* [Direction]:
Reproduce the following article on the Chief Long Lodge Education Centre in full, word for word.

* [Selected excerpt]:
— START —

Chief Long Lodge Education Centre gives Indigenous students a second chance

Carry the Kettle First Nation opened a new education centre focused on giving Indigenous people a second chance to finish high school.

Chief Long Lodge Education Centre, located just outside of Indian Head, is inviting young adults on the reserve who may have left school before they graduated to complete their Grade 12 requirements.

“We are trying to ensure that these kids reach those same heights, the same as any other child in their province,” Bob Kowalchuk, director of education for Carry the Kettle, said.

Currently there are 13 students between the ages of 16 and 21 participating in classes to receive their high school diplomas.

Kowalchuk said it is important to integrate the students back into the education system for their future.

“Many jobs require an entry level of Grade 12 standing. Many jobs, or university certainly, want you to have a high enough standard to get in,” Kowalchuk added.

Brady O’Watch, Chief of Carry the Kettle First Nation, said the idea has been fully supported since it was first brought to council.

“We all understand how important education is. We all know the opportunities it can bring,” Chief O’Watch said.

He added the First Nation is ensuring the students are getting the education needed to go to post secondary, but also education around Indigenous culture.

— END —

* [Given records]:

— START —

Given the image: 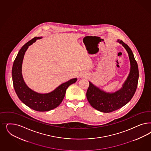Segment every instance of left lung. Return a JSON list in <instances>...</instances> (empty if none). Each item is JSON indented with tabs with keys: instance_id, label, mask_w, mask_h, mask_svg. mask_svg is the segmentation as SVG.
<instances>
[{
	"instance_id": "1",
	"label": "left lung",
	"mask_w": 151,
	"mask_h": 151,
	"mask_svg": "<svg viewBox=\"0 0 151 151\" xmlns=\"http://www.w3.org/2000/svg\"><path fill=\"white\" fill-rule=\"evenodd\" d=\"M126 50L130 62V72L122 87L114 92H107L89 82L87 98L92 107L100 112L109 113L123 107L129 102L136 92L139 71L133 53L131 48L122 40H117Z\"/></svg>"
}]
</instances>
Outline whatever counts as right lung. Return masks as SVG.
<instances>
[{
  "label": "right lung",
  "mask_w": 151,
  "mask_h": 151,
  "mask_svg": "<svg viewBox=\"0 0 151 151\" xmlns=\"http://www.w3.org/2000/svg\"><path fill=\"white\" fill-rule=\"evenodd\" d=\"M42 37H35L29 40L20 49L15 59L12 67V79L13 86L17 95L20 100L31 109L45 112L53 109L62 103L65 96L66 90L72 84L76 83L77 78H73L61 84L53 91L47 93L36 92L26 84L22 75V64L25 52L29 46Z\"/></svg>",
  "instance_id": "right-lung-1"
}]
</instances>
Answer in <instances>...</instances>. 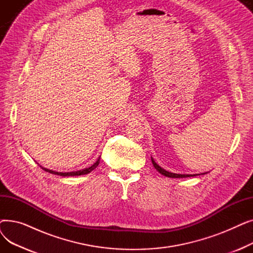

— END —

* [Solved exercise]:
Chief Long Lodge Education Centre gives Indigenous students a second chance

Carry the Kettle First Nation opened a new education centre focused on giving Indigenous people a second chance to finish high school.

Chief Long Lodge Education Centre, located just outside of Indian Head, is inviting young adults on the reserve who may have left school before they graduated to complete their Grade 12 requirements.

“We are trying to ensure that these kids reach those same heights, the same as any other child in their province,” Bob Kowalchuk, director of education for Carry the Kettle, said.

Currently there are 13 students between the ages of 16 and 21 participating in classes to receive their high school diplomas.

Kowalchuk said it is important to integrate the students back into the education system for their future.

“Many jobs require an entry level of Grade 12 standing. Many jobs, or university certainly, want you to have a high enough standard to get in,” Kowalchuk added.

Brady O’Watch, Chief of Carry the Kettle First Nation, said the idea has been fully supported since it was first brought to council.

“We all understand how important education is. We all know the opportunities it can bring,” Chief O’Watch said.

He added the First Nation is ensuring the students are getting the education needed to go to post secondary, but also education around Indigenous culture.